_SOURCE DOCUMENT_:
Chapter 2, “Theories of Technology,” presents several current understandings of technology, which must be explored, as Borgmann will be presenting a competing one. First, he explains and rejects “the substantive view,” which may be understood as technological determinism. He also rejects “the instrumentalist view,” which sees technology simply as a “value-neutral tool” (10), and “the pluralist view” because it is basically the view that there can be no definitive “view” of technology to begin with. The chapter ends with another hint that his new “paradigmatic explanation of technology” (12) might suffice to supplant earlier rival ones. Chapter 3, “The Choice of a Theory,” expands this last point by shortly examining the work of Carl Mitcham.

Chapters 4-6 go together and make several key points: any theory—like Borgmann's to-be-proposed “device paradigm,” needs to deal with science both in relation to technology and as an epistemological basis for truth claims. However, though science “explains everything more precisely and more generally than any prior mode of explanation,” it also has explanatory limits and negative effects when too heavily relied upon, and may be enhanced, again, by the device paradigm (22).

_DATA BLOCK_:
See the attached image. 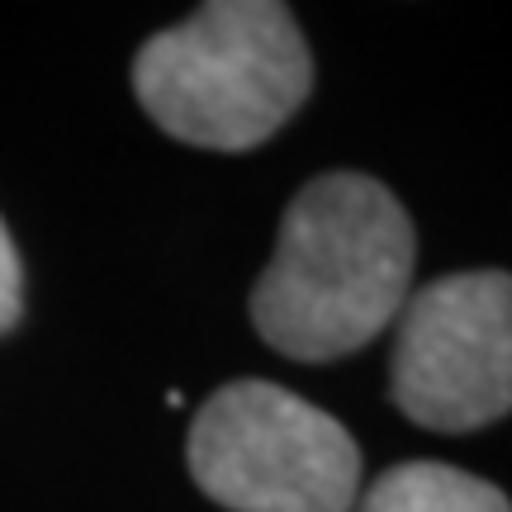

_CHALLENGES_:
A – Answer from the chapter summary:
(i) Which view does it equate with technological determinism?
(ii) Whose work does Chapter 3 examine?
(iii) What name does it give Borgmann's to-be-proposed theory in the passage on Chapters 4-6?
B – Rewrite the chapter summary's paragraph that begins "Chapter 2, “Theories of Technology,”" as a short bulleted list that keeps its main facts.
C – According to the chapter summary, why does Borgmann reject the pluralist view? Answer in one to three sentences.
The listing has no connection to the chapter summary.

_ANSWERS TO THE EXERCISE_:
A –
(i) The substantive view.
(ii) Carl Mitcham's.
(iii) The "device paradigm."

B –
- Chapter 2, "Theories of Technology," surveys current understandings of technology, because Borgmann will present a competing one.
- He rejects the substantive view (technological determinism).
- He rejects the instrumentalist view (technology as a "value-neutral tool").
- He rejects the pluralist view, which holds that no definitive view of technology is possible.
- The chapter hints that his "paradigmatic explanation of technology" might supplant these rivals.
- Chapter 3, "The Choice of a Theory," develops this point by briefly examining Carl Mitcham's work.

C – He rejects it because it is basically the view that there can be no definitive view of technology to begin with.